Jesus calls us to follow God, to be lured to God…with love…not with flinching fear.
Matthew means to jolt us into righteousness… and show us that true righteousness is not the fear of Hell, or the fear of God, or thought of reward, but to do what is right for right’s own sake, which is to love our neighbor as we love God.
The thing that always caught my eye about this passage—even as I was slow to notice these other things– was the phrase “that which you did for the least of these, you did to me.” Today is “Christ the King” Sunday, and we have an opportunity to reflect on where we find God in Christ in our own life. In the Gospel passage, we recognize the King, who tells us that He has actually been with us the whole time. Christ the king is present in those on the margins, among His people. The righteous and the unrighteous do not see Christ in the story. Yet Matthew records that Jesus is telling us where to find him.

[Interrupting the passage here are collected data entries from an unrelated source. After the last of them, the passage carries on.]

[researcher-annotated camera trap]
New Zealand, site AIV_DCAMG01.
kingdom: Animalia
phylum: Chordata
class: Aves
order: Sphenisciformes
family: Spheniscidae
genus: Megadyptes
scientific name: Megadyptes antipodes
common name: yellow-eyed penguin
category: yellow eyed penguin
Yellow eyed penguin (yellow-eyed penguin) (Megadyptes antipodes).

Matthew means to jolt us into righteousness by telling us who it is we also see in the faces of the marginalized.
Christ is present in the least of these who we see before us. How radical is that? That behind the eyes of all who stand before us, we can catch glimpses of the Divine. Matthew, when he wrote about the birth of Jesus, points out that the name Immanuel—which applies to Jesus— means ‘God is with us.’
God is with us…and we see that image of God…the image that God created…the image shared by Christ when he walked the earth as God incarnate…the image which the Holy Spirit enlivens daily… that spark of the divine…that image of God… present in those who stand or sit before us hungry, thirsty, ill-clothed, sick, imprisoned.
Matthew means to jolt us into righteousness by telling us that Christ is still here.
Perhaps something more can be said about the righteous and the unrighteous… Something more than the righteous do merciful things and the unrighteous do not. My guess is that the righteous find blessing in this life on earth from their experience with others. They experience a sense of holiness that comes from conversation with others, from sharing a meal with others, and from trading stories with others. In doing so the righteous follow the example of Christ who came to serve…not to be served, and who identified with the type of people polite company did not want to keep around.
In the gospel passage, the righteous built relationships. They invited people in spoke to them in visits broke bread and drank wine together. The unrighteous, who may have done these things if they knew Jesus would show up, did not bother with relationships. They did not bother with people in need. Sure, the unrighteous may not have meant anything bad or malicious by the marginalized. They just did not bother at all. Matthew is telling us that apathy is not righteous, and in ignoring those on the margins, the unrighteous missed seeing God.
Matthew means to jolt us into righteousness by entering into relationships that matter…relationships that express both love of neighbor and love of God by bringing us together.
It is easy to miss the Gospel in this passage because Matthew means to jolt us into righteousness. But he does not leave us in fear. We are not condemned. Matthew points out to us that our faith is best expressed in works of mercy that matter in this life…that it is a matter of turning one’s heart—which no one else can see and judge—to the point where doing what is right becomes second nature. The trick is to learn to see God, by loving God and our neighbor. The refusal of this love is our choice, and is a refusal of relationships that matter.
We are not in this alone. God does not leave us to our own devices only to pull the rug from under us. God is present in us and with us (as in the Holy Eucharist) to help us see the sparks of the divine we may otherwise miss. We are all God’s own. And God loves us. Let us love God back, and let us love our neighbor too.